According to documents filed recently at the Companies Registration Office, Acorn’s reinsurers have decided to not continue to finance new business. The directors of the company said in the accounts that following this decision it will be “difficult” to maintain new business growth and a new business plan will be necessary.
“Our reinsurer, in the context of its own circumstances, has decided not to continue to finance future new business and existing finance outstanding will be repaid in accordance with the terms of our agreement.”
According to the accounts gross premiums written in 2002 were €74.9 million, up from €66.3m in 2001, while operating profit nearly doubled from €981,000 in 2001 to €1.79m.
New business premiums were ahead with annual premium totalling €22.6m in 2002 with single premium coming to €15.2m
“New business performing of the company has been strong for the fifth year in a row, although this was in part due to the Government’s SSIA scheme. Partly reflecting this, 2003 has started slowly and the extra compliance rules being introduced will make sales growth more difficult,” the directors added in their report.
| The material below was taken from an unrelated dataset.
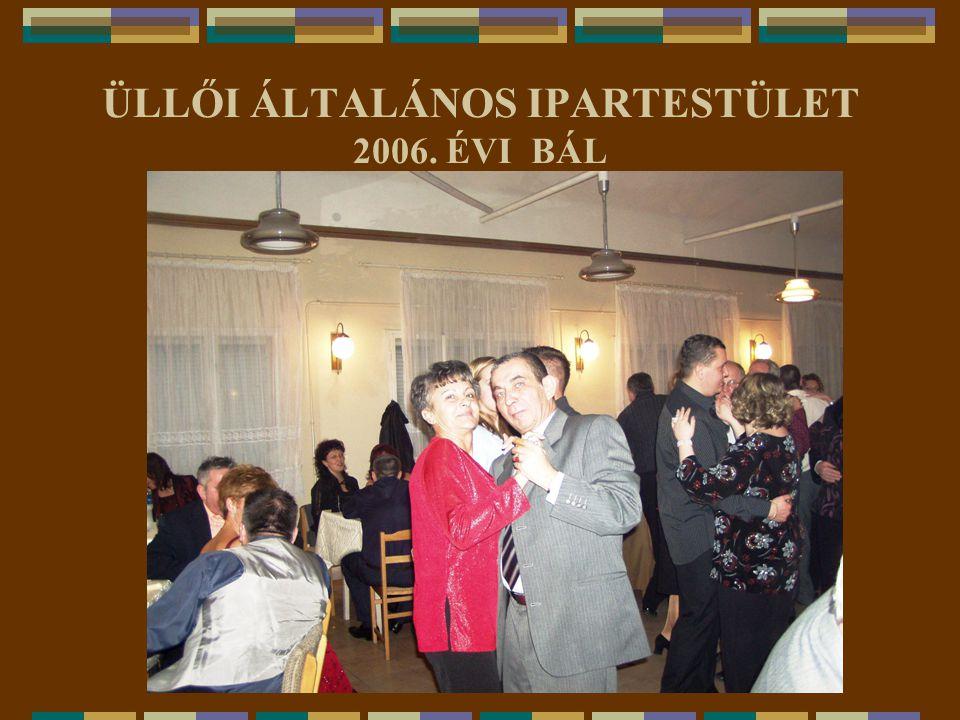 ÜLLŐI ÁLTALÁNOS IPARTESTÜLET 2006. ÉVI BÁL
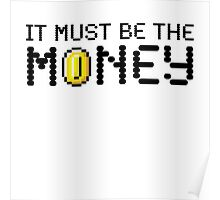 It Must Be The Money Poster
The documents show that Acorn Life has assets of well over €200 million.
The company also expanded its workforce with 102 staff employed from 87 a year earlier. As a result its wages and salary bill came to €4.99m, equivalent to an average annual salary per employee of €48,000.
The company’s employee pension fund has a deficit of €1.35m at the end of 2002. The Galway-based company’s directors also saw their pay rise, taking home salaries of €669,000 from €636,000 in 2001.
Acorn Life’s directors also received emoluments of €72,000 and pension contributions of €33,000. The directors are listed as Jonathan Gould, Patrick Byrne, Gerry O’Connell and John Gibson.
Acorn Life was founded in the 1980’s and partly owned by a New Zealand insurance firm but was taken over by its management. Mr O’Connell is the largest shareholder according to its accounts.